In previous studies, the IF muscles, which are located deep within several layers, were commonly classified in groups due to their small and irregular size (
11,
23,
24). The separation of a particular muscle from the adjacent intrinsic muscles is a somewhat difficult procedure. To find the beginning and end of a muscle, greater accuracy is needed, since there is a likelihood of measurement error. However, this is not an issue in the middle slices, as the border of muscles is easily separable. The measurement of the IF muscle volume is challenging because of its arrangement in a four-layer complex; therefore, it is very difficult to differentiate these muscles from others (
43).
In individuals with HV deformities, the path of the AbdH muscle may be displaced below the head of the first metatarsal bone, depending on the severity of deformity (
14,
15). Following changes in the muscle anatomy and biomechanics in individuals with HV deformities, muscle imbalance will develop between the abductor and adductor muscles of the hallux (
15). Based on the results of a study by Stewart et al., significant changes were observed in the mediolateral width, dorsoplantar thickness, and CSA of the AbdH muscle between feet with and without HV based on ultrasound data. However, no significant changes were observed in different degrees of deformity (
44). The reliability analysis of the AbdH muscle volume measurement in HV patients provides an important opportunity to gain further insight into the effects of interventions and strategies that focus on improving the strengths and functions of this small muscle by monitoring any related changes.
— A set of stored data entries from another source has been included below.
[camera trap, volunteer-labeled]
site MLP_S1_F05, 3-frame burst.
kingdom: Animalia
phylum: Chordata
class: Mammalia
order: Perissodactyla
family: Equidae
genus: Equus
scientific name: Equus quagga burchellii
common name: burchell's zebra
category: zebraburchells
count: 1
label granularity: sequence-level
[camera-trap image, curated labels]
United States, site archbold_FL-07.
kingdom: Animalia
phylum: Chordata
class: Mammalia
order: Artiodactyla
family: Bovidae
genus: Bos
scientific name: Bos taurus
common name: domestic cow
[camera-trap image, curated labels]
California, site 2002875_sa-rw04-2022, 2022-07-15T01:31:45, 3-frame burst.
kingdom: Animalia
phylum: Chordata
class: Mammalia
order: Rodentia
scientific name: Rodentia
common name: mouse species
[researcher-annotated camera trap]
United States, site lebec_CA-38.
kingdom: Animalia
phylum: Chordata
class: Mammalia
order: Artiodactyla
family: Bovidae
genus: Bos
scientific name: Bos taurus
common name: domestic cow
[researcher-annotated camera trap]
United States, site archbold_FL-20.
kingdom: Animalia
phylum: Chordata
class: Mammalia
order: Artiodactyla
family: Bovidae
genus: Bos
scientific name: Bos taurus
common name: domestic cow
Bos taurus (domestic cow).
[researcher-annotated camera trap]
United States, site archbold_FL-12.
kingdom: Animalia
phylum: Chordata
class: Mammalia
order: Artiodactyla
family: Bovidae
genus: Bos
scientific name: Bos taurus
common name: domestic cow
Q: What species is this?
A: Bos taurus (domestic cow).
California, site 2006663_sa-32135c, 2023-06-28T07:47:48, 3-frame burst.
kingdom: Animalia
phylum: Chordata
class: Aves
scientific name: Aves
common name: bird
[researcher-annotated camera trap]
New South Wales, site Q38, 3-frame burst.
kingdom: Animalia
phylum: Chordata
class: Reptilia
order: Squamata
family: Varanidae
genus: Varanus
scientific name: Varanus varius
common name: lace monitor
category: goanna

The limitations of this study include because of time-consuming image segmentation, measurement done one time by each rater; therefore, the absolute agreement was investigated and average reliability was not reported. A lack of comparison between the manual technique and automatic techniques is another limitation of this study.
In conclusion, the inter- and intra-rater reliability of the AbdH muscle volume measurement based on slice-by-slice examination in MRI images was found to be excellent. Therefore, it can be used as a reproducible method to measure the rate of change in the AbdH muscle volume in various treatments or research applications. Due to the excellent intra-rater reliability and lower standard error percentage of measurements, a single person is preferred to perform the measurements in comparative studies. Further research with a larger sample size is recommended.